Tante case vuote in Italia, ma l’emergenza abitativa cresce. Occhiuto (Anci): manca una programmazione strategica

Mario Occhiuto, sindaco di Cosenza e delegato dell’Anci (l’associazione dei Comuni italiani) per l’urbanistica, sottolinea la necessità di recuperare la programmazione nella politica per la casa. “Servono una semplificazione del quadro normativo e l’attivazione di nuove risorse per gli investimenti”, aggiunge, ribadendo che “è sbagliato lasciare i Comuni da soli ad affrontare i problemi di accesso alla casa”
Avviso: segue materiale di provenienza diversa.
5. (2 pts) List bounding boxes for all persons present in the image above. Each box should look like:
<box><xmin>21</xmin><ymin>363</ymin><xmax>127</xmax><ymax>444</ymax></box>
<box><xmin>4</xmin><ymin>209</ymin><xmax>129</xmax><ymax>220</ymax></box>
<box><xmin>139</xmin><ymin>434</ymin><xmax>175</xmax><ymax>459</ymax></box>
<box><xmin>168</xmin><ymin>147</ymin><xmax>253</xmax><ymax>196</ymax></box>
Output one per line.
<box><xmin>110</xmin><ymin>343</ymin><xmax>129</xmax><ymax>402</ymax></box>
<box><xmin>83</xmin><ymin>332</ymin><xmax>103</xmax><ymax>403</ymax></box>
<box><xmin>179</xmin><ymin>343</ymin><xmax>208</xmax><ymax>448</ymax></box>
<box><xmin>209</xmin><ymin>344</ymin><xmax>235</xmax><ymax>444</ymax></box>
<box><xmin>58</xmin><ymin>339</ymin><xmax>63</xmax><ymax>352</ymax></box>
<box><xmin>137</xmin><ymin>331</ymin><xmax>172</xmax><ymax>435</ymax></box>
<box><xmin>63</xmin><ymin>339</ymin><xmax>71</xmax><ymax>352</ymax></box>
Detrazioni fiscali per gli alloggi affittati a persone in condizioni disagiate. È una delle proposte che Mario Occhiuto, sindaco di Cosenza e delegato dell’Anci (l’associazione dei Comuni italiani) per l’urbanistica, avanza in questa intervista al Sir. È necessario recuperare la programmazione nella politica per la casa, dice Occhiuto, che è architetto, docente universitario e urbanista e quindi parla non solo come amministratore locale ma anche come riconosciuto esperto del settore.

Mario Occhiuto

L’emergenza casa con la sua criticità finisce per nascondere un paradosso: milioni di case vuote – 7 milioni secondo l’ultimo censimento Istat, quasi 3 togliendo le seconde case – e tante famiglie che non hanno un alloggio. È una contraddizione apparentemente incomprensibile, non crede?
I numeri ci dicono che in teoria non dovrebbe esistere un fabbisogno abitativo. In realtà le spiegazioni possono essere molteplici, però appare evidente come per gli investimenti immobiliari si sia passati da una rendita fondiaria a una rendita soprattutto finanziaria, senza tener conto della domanda sociale. Tutto ciò oltre che un paradosso costituisce uno spreco ambientale ed economico. Se pensiamo ad alcune realtà del nostro Paese dove consumo di suolo e cementificazione irrazionale hanno creato vere e proprie situazioni di degrado.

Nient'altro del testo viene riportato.